Tram Iv Tek, Secretary of State for the Ministry of Public Works, told the Post that
external funding was needed for road projects in western Cambodia.
This was especially so for a proposed road link from Thailand's Tak province, on
to Cambodia's Route 4, and then Veak Ranh to Hu Thien in Vietnam.
Tek said Cambodia hoped to make road investment a priority under its next loan payment
from the ADB, but private investment was also required.
ADB director of programs (west) Noritada Morita said the bank had provided over $280
million in loans for priority road and air transport, and energy, projects in the
sub-region.
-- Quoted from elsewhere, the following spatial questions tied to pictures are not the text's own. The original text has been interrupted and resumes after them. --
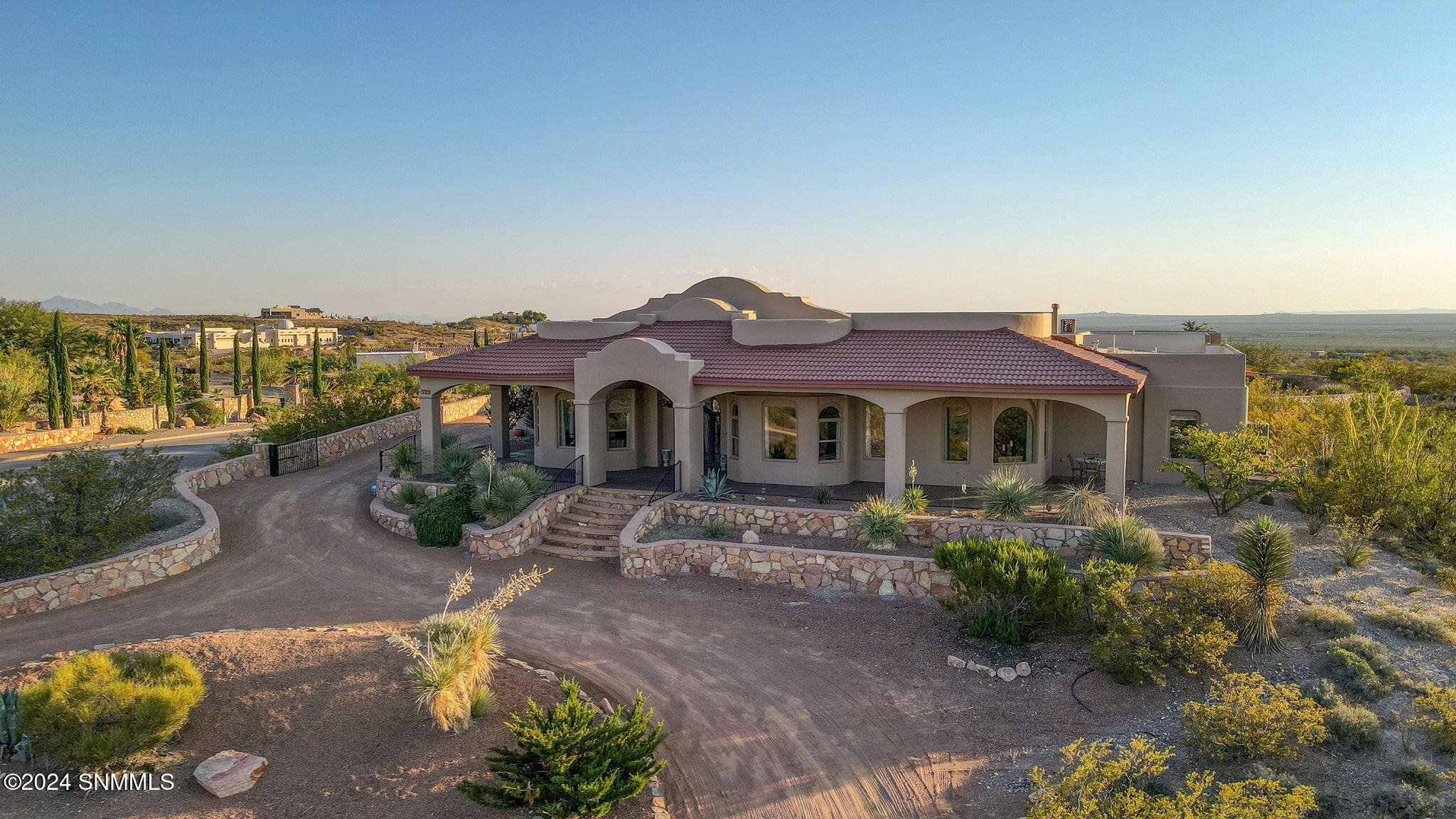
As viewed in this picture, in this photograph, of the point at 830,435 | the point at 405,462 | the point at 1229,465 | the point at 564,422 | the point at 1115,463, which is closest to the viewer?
the point at 1115,463

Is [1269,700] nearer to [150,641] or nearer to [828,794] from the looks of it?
[828,794]

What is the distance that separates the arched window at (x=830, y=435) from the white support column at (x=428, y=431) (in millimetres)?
10343

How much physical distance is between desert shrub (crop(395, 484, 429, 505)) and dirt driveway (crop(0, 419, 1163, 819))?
57.3 inches

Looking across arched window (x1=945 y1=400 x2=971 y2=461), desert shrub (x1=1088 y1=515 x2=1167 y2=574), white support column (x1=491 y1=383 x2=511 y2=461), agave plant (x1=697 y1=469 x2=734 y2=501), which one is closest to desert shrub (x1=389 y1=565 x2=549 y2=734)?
agave plant (x1=697 y1=469 x2=734 y2=501)

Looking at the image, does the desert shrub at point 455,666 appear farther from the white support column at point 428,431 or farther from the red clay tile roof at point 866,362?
the white support column at point 428,431

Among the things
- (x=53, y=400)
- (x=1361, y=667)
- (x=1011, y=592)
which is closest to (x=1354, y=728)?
(x=1361, y=667)

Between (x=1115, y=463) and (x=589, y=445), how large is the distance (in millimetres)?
11481

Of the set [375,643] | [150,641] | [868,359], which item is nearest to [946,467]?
[868,359]

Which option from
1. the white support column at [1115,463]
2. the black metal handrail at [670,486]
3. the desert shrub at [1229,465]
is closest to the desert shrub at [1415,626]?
the white support column at [1115,463]

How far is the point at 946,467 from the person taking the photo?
19.5 metres

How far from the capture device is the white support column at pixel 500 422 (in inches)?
957

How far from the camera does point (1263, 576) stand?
11797 mm

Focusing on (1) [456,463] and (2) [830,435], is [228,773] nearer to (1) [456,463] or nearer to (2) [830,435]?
(1) [456,463]

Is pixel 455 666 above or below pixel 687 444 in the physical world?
below
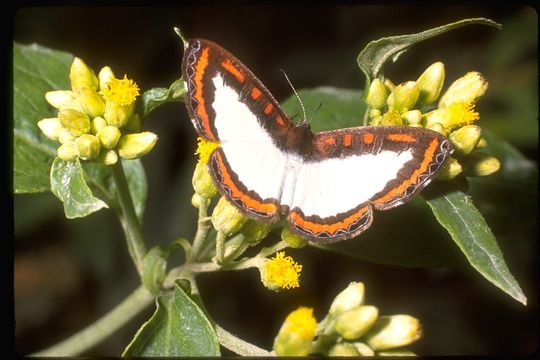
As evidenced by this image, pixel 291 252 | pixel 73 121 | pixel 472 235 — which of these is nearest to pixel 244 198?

A further $7.6 million had been given in technical assistance grants.
Between 1996-98, the ADB was set to lend more than $250 million for more such projects.
But a "major constraint" to implementing all priority projects was that
their total costs exceeded "the financial capacity of the six governments and
official development assistance commitments."
"Private sector finance, expertise, management skills, technology and capital
are important ingredients to the development of the six countries," he said.
"It is the investment, production and marketing decisions of firms that can
provide the push for cooperation in the Greater Mekong sub-region."
Former Thai deputy prime minister Dr Supachai Panitchpakdi also raised concerns about
the lack of private sector involvement.
He added that Thailand's financial sector was "willing to make itself avail
for these projects" and to "draw on our financial resources and the overseas
banks that are based in Thailand."
But he also noted that private investment needed to be "kept under control"
to ensure investments were beneficial to companies and socially responsible.
The Chief Economist for Stand Chartered Bank (south-east Asia), Dr Wong Yit Fan,
raised doubts about the viability of many of the projects raised by the ADB.
"The interesting question was whether the Greater Mekong sub-region was viable
or not," he said.
"If it is viable and the private sector sees that it is viable, not withstanding
whether they are from Burma, or Thailand - or even from Europe...there would be even
more action, more activity on the private sector to get involved."
"The curious thing is the lack of private sector initiative, the distinct lack
of it here brings about a few questions," he said.
He also questioned whether the investment in the cross-border infrastructure could
not be better spent on local projects within the individual countries.
"Could [the countries] not use these resources to build up the infrastructure
in individual countries so as to bring out those products that they are producing...
to the global market in a timely, cost-effective and efficient way?"